What happened? How did this happen? Why hadn't you noticed sooner?! This is all YOUR fau—

It was almost too much to take in at once. Finding her cold, limp body and realizing she wouldn't wake up. Screaming, crying, calling the cops and yelling that she was dead.

"You do know.. she's dead, right?" One of the paramedics asked me.

She couldn't be. No. That's not how this was supposed to go. She was supposed to make it until I turned eighteen. She promised—

My sister called me soon after, bawling her eyes out.

For the first time in 6 years, I called my father.

--

2020
This is not how it was supposed to go.

I always grew up thinking everything happened for a reason. That everything had a reason and would lead to an eventual, positive outcome.

But there.. was no reason for this.

It wasn't long after my mother passed that my sister followed behind her— but hers was unexpected- sudden, out of the blue.
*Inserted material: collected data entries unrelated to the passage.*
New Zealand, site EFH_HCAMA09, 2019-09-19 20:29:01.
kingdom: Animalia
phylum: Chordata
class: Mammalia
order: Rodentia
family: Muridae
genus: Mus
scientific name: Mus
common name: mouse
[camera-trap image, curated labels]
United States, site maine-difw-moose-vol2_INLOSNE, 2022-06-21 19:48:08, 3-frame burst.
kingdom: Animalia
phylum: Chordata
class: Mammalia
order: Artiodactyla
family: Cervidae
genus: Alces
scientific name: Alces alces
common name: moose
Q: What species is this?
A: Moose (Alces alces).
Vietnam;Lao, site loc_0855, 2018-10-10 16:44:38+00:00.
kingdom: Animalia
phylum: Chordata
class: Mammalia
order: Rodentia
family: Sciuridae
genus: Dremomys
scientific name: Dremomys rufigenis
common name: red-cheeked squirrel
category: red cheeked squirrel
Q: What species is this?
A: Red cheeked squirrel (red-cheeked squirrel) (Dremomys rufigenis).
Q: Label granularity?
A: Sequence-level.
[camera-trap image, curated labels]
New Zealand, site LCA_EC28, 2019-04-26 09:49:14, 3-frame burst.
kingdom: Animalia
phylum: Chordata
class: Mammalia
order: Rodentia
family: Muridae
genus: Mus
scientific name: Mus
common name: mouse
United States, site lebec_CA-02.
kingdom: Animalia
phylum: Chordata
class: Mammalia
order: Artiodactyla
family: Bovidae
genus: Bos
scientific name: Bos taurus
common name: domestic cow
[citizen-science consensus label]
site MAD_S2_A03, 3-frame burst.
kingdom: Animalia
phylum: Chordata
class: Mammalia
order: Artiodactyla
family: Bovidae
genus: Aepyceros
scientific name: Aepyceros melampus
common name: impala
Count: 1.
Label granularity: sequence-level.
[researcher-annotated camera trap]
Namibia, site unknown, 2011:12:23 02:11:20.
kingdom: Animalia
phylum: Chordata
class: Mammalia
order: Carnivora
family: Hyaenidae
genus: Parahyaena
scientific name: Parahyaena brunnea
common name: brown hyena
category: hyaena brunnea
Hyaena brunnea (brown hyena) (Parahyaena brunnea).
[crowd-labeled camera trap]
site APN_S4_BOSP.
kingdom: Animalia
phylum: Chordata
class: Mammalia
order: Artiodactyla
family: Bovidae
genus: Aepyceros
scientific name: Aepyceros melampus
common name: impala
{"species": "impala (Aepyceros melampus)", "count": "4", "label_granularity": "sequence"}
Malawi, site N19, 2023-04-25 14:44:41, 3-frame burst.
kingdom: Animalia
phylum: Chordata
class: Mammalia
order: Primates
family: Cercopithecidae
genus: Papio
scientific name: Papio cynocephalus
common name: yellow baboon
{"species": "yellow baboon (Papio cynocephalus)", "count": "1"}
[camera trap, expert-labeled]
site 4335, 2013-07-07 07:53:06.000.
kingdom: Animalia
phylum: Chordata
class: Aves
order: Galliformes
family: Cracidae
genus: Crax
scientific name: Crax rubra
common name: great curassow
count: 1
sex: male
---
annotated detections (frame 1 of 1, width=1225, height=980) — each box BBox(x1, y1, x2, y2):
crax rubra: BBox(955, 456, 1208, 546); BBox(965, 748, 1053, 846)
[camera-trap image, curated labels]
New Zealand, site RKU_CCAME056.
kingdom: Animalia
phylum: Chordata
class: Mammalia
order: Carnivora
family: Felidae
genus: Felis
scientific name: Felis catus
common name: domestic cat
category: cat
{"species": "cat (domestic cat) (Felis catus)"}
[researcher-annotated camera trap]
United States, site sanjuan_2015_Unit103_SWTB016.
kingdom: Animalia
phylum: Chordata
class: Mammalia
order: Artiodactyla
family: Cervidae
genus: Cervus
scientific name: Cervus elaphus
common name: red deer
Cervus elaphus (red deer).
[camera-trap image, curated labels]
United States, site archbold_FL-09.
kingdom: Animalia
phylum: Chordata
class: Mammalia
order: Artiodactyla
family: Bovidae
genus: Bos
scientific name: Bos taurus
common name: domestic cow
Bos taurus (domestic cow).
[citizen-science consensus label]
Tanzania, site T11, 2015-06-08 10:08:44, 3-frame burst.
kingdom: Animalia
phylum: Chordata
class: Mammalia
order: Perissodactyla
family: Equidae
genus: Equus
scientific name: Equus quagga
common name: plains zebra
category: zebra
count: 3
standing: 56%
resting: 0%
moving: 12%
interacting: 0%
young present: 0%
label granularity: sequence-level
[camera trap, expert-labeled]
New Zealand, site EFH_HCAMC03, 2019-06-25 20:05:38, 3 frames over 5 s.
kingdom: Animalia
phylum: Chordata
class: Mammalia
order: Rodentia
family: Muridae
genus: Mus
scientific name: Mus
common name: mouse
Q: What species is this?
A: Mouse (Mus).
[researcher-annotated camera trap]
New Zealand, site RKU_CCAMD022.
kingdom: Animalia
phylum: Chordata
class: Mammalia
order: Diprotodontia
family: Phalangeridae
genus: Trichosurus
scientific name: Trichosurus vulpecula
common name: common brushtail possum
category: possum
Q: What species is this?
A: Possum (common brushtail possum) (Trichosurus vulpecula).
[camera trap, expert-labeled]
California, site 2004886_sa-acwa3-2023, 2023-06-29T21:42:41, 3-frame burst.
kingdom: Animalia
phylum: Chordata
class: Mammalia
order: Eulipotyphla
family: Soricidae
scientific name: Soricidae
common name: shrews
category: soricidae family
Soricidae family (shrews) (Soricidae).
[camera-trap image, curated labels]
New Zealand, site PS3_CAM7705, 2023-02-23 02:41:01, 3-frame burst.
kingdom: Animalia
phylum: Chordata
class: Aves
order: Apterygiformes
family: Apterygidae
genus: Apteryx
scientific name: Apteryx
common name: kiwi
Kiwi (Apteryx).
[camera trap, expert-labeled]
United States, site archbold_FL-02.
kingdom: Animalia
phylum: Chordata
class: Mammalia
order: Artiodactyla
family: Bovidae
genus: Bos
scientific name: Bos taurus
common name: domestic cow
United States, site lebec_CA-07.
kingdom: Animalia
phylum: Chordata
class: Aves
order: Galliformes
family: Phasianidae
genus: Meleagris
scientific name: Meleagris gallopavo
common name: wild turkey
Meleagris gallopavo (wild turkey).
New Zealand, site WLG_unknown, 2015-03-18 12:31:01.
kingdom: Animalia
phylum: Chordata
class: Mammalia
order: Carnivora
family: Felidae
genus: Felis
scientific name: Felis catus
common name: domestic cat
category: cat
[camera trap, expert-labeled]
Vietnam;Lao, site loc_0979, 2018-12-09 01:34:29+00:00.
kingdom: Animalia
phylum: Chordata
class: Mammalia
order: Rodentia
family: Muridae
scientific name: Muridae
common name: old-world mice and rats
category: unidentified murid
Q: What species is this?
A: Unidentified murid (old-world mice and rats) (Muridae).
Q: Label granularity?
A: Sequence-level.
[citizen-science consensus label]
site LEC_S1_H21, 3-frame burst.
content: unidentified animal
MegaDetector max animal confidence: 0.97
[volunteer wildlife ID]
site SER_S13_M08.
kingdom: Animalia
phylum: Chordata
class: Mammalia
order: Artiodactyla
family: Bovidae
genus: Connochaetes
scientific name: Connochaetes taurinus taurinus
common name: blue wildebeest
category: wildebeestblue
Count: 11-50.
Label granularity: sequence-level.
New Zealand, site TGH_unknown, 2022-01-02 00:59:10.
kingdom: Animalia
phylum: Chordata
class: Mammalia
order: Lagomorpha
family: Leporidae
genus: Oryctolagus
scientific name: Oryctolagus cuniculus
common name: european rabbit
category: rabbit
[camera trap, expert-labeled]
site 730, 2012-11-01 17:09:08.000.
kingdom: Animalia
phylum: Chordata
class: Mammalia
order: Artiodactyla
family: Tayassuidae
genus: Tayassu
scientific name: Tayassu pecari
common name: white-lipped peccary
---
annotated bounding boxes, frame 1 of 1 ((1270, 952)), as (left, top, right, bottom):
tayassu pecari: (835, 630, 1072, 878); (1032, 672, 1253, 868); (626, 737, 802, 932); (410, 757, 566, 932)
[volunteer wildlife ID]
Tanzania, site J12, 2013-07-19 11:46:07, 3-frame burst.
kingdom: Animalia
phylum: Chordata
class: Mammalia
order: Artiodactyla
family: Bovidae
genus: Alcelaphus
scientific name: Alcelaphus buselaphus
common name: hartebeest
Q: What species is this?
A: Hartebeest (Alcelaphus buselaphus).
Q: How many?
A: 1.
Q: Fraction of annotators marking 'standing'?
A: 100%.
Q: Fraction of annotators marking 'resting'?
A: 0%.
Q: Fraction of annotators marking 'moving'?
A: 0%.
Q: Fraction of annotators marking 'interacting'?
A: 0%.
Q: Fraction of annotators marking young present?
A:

It wasn't supposed to be happen. She was going to the store and she took a sharp turn on the way home. She couldn't see from the sun and there was a truck she just missed.

--

2021

I am the only one left.

It is just me.

My father has proven to me that as all this tragedy has occurred, it can get worse.

I've experienced things I feel as though people would not believe me if I told them. It makes me tear up thinking about it.

I do not belong to me.
I never did.
For 18 years I've been nothing but a toy set out on display for their entertainment.

My body is not my own.

--

2021

"Please?"
No.
"Please?"
No.
"Please?"
No.
"Please?"
No.

No.

I said no.

--

2021

I never want to be alone with you ever again.